Monday, November 28, 2011

Learning to Write Code

Learning to write code was one of the most exciting, and yet intimidating, challenges that I've faced in library systems work. Not only are there many languages out there in which to write code, all with strong and weak points in specific contexts, but each language is a large entity to grasp. I think it is somewhat important to note that two separate challenges exist. One is the process of designing the logic, which is on the whole independent of the programming language and the other is the writing of the script - that is, embodying the logic in a specific programming language.

In addition, once one becomes familiar with one language, there are many concepts and practices which are transferable to other languages. There are subtle syntax nuances, however, that make each way of writing something unique. A very basic example is the "if....elseif.....else" structure of PHP. In JavaScript "elseif" becomes "else if" whereas in Python it becomes "elif". But once you remember that, you proceed in the same manner in each language.

I use a variety of resources to learn a language, typically using them as references. Most languages have a web site with a user guide/manual, like PHP's This is the primary authority. Then tutorial-based web sites such as are very handy. Formal books are diverse. My favorites are usually published by O'Reilly, a publisher with which I became familiar during my MLIS studies, as some of my texts were their work. Lastly, on specific issues I frequently conduct internet searches and often end up reading discussion forums where practitioners help each other online. My preferred forum is

As I said before, knowing where to find the answers is key.
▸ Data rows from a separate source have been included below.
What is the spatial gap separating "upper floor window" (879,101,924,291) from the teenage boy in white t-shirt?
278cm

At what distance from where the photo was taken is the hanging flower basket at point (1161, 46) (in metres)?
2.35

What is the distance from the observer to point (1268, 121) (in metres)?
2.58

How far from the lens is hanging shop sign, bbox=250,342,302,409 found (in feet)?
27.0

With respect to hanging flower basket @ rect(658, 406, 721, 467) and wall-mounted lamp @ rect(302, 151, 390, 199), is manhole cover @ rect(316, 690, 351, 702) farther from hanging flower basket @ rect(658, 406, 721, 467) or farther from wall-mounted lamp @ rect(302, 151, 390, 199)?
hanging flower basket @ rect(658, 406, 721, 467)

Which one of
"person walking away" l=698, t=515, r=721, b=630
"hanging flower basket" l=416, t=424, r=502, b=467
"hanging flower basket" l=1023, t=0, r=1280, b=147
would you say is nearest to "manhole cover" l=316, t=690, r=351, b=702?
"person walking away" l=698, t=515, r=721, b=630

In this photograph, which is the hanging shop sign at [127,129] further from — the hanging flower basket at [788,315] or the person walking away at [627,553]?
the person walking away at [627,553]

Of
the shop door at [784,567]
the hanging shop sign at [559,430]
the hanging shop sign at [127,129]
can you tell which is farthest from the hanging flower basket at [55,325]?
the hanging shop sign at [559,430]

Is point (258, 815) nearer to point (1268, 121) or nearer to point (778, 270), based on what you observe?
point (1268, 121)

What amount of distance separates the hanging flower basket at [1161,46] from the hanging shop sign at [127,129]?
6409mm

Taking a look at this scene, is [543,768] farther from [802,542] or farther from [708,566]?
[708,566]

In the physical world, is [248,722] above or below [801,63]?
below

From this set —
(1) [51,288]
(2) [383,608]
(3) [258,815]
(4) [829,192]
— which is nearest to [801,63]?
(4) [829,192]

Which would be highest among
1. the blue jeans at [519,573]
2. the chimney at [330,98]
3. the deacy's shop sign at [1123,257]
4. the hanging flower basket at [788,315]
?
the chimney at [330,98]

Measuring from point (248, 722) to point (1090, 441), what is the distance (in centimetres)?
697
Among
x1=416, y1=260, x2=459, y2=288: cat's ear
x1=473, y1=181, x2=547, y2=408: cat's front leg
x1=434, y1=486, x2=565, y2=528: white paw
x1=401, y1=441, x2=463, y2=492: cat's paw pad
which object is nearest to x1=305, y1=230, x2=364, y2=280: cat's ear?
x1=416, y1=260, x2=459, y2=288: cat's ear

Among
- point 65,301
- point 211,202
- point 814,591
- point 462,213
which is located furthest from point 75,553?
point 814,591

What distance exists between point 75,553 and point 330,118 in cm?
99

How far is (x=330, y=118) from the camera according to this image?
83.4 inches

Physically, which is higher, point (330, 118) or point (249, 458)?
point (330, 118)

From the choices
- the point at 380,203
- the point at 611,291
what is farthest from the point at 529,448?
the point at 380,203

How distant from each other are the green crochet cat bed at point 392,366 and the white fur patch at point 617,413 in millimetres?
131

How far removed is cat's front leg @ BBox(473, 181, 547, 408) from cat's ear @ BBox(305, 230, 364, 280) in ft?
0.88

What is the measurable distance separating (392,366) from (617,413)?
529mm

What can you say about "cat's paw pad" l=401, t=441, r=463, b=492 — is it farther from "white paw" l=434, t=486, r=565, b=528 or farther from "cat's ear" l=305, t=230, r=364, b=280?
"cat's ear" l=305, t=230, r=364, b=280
The MLIS and Preparation for a Systems Role

A few years ago when I earned that golden ticket, the Master of Library and Information Science degree, I knew next to nothing about programming, web design, and relational databases. These are the three areas into which I was thrown at the outset of my career. My MLIS program offered very little at all to prepare me. I took one mandatory and one elective course related to computer technology.

The mandatory course was an overview of computers in libraries, with a very basic web design component. This introduction to HTML got me drooling. I took the elective course which involved more advanced HTML projects and the use of CSS. I motored through that course and did just about all the assignments before the semester was half way through. I was hooked on web design then.

It's good to see that several MLIS programs are now introducing increased technology courses to prepare people for this dynamic area of librarianship. I wonder if such a specialization as a Systems Librarian track exists yet or whether we still rely on people with computing degrees to enter librarianship.


I've been reading that oh-so-appropriate book, The Accidental Systems Librarian, by Rachel Singer Gordon. One area which the book addresses and which really peaked my interest, somewhat defines my challenge, and helps guide my learning, is that of competencies. There's so much to deal with.
  • Hardware, software, and the sundry appendages to library computers - especially when the library is struggling to update them in a timely manner - seem to need continuous attention.
  • The library web server and all services upon it need maintaining and keeping up to date. New services must be configured.
  • The library proxy server must be maintained to facilitate remote access to subscription resources.
  • Third party services must be maintained and configured, such as the ILS and other subscription tools like the Journal A-to-Z list, discovery service, and link resolver.
  • Multiple programming languages must be learned to create original solutions or to customize existing services.
  • Network and firewall issues, some of which are in the hands of the IT department, must be overcome.
  • Collaboration with library colleagues who may understand little about systems and who only know what it is that they want to get done without knowing if/how it can be accomplished.
There's a lot to cover and none of it stands still. It's always changing. I think it's more important to know how/where to find answers rather than to try to have all the answers memorized. Solutions need to be as efficient and future-proof as possible.

Not the beginning!

This is not the beginning of my journey in systems librarianship. It began when I landed my first job as a librarian and one third of my role was to begin learning code to be able to assist the Systems Librarian with routine systems chores. Or did it? Perhaps it began when I was in my early teens with a Commodore 64 and, using Basic, I wrote short scripts to provide my younger sister with computer-based stories or math games. Little did I realize that when I volunteered in my high school library and spent free time writing short scripts to animate, multi-colorate, and nauseate a welcome message on a library computer, that I had sailed prophetically close to my future career! Either way, it was not part of a grand scheme of mine. Just as becoming a librarian was a quiet realization that the library career matched well with the logical mind with which I am equipped, moving into library systems was an equally logical step.

I love programming. I enjoy the learn-as-you-go self-education that comes with learning various programming languages. Much like learning a foreign language, I have experienced the plateaus where it seems hard to proceed upon the upward journey. I have enjoyed the revelations which open up new possibilities and applications of what I've learned. I love this creative outlet. I revel in developing coded solutions to library problems.

My goal is to achieve a Systems Librarian/Head of Library Systems role in which I can support the library's ever-increasing dependence on technology for the ongoing success of library functions. As my knowledge grows, I look forward to helping train those whom I supervise and to equipping them for success in their roles.